An initiative that would have made marijuana offenses the lowest law enforcement priority in Portland failed to make the ballot this week, after a Multnomah County analysis of the initiative's signatures showed that the petition's backers, Citizens for a Safer Portland, didn't submit 26,691 valid signatures.

The initiative—largely funded by the Washington, DC-based Marijuana Policy Project, which gave the campaign over $120,000 to date—collected a little over 40,000 signatures. But the campaign scrubbed duplicates, the city tossed another 5,000 due to "circulator error"—a decision the campaign is not happy about—and only 62 percent of the remaining 27,000 signatures were valid, according to Multnomah County Elections' calculations. The campaign spent over $94,000 on petition circulators, according to the July 24 campaign finance filings.

Local pot activist Chris Iverson filed the petition without much fanfare back on February 7. Given Portland's already strong support for the state's medical marijuana measures, Iverson's strategy was to keep quiet and avoid drawing any opposition that might jeopardize the built-in advantage. In hindsight, that strategy may have backfired.

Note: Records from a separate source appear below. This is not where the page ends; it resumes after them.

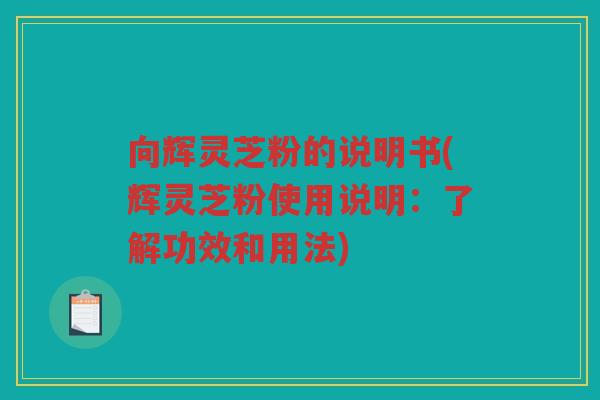 向辉灵芝粉的说明书(辉灵芝粉使用说明:了解功效和用法) 向辉灵芝粉的说明书(辉灵芝粉使用说明:了解功效和用法)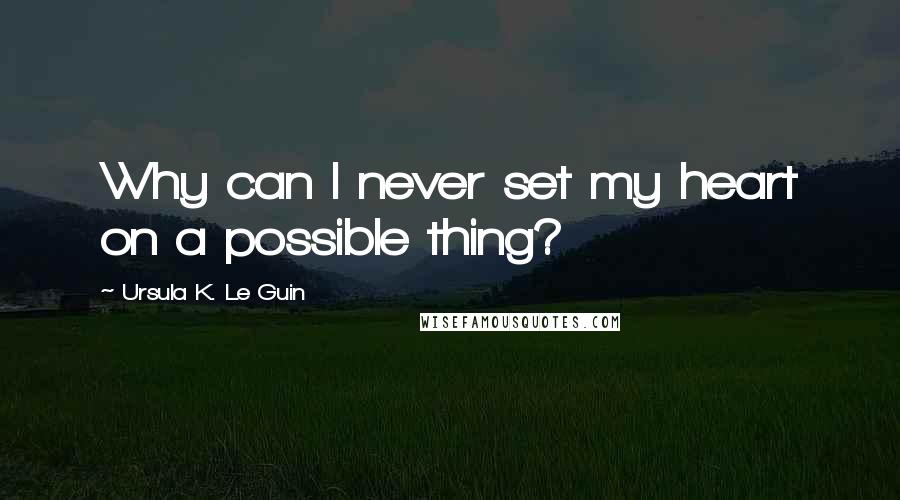 Ursula K. Le Guin Quotes: Why can I never set my heart on a possible thing?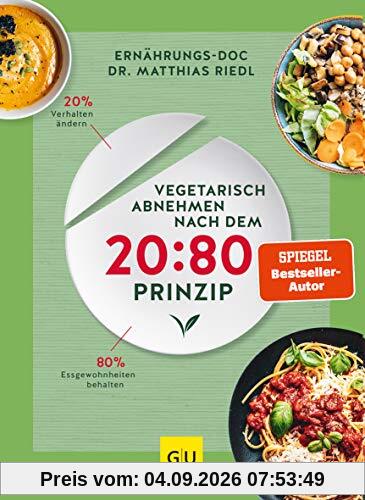 Vegetarisch abnehmen nach dem 20:80 Prinzip (GU Diät&Gesundheit)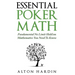 Essential Poker Math: Fundamental No Limit Hold'em Mathematics You Need To Know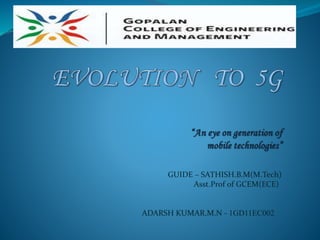 GUIDE – SATHISH.B.M(M.Tech)
Asst.Prof of GCEM(ECE)
ADARSH KUMAR.M.N - 1GD11EC002
 
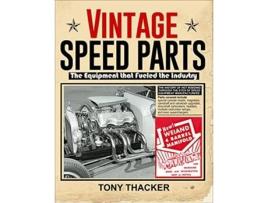 Livro Vintage Speed Parts de Tony Thacker (Inglês)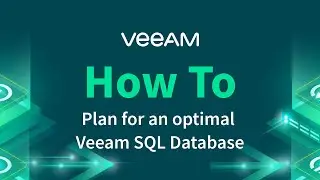 How to plan for an optimal Veeam SQL Database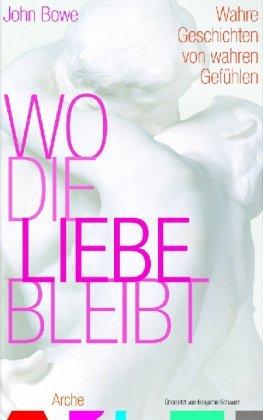 Wo die Liebe bleibt: Wahre Geschichten von wahren Gefühlen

Iverson disagrees. "The fact that we only had four months hurt us. The fact that we didn't have a whole lot of money hurt us," Iverson says. "I still think not talking to the media and laying low was a smart decision."

In Seattle, where a similar measure made the ballot and passed in 2003, there was a 63 percent reduction in arrests, prosecutions, and sentences for marijuana offenses. Portland's measure could have had a similar effect by making "adult marijuana-related offenses the lowest law-enforcement priority in the City of Portland," and backing up the measure with a citizens' oversight committee to ensure the directive was being followed by cops and the district attorney.

Supporters, like Iverson, had hoped that the city measure would have paved the way for statewide marijuana reforms—ambitious ideas like regulating and taxing the drug. "It seems that [the Marijuana Policy Project] and the activists here in Oregon want to continue down this low-priority initiative road," Iverson says. "It's very likely we will obtain another grant and do this next year or in '08. I am not stopping until this is legal, and the war on marijuana is over."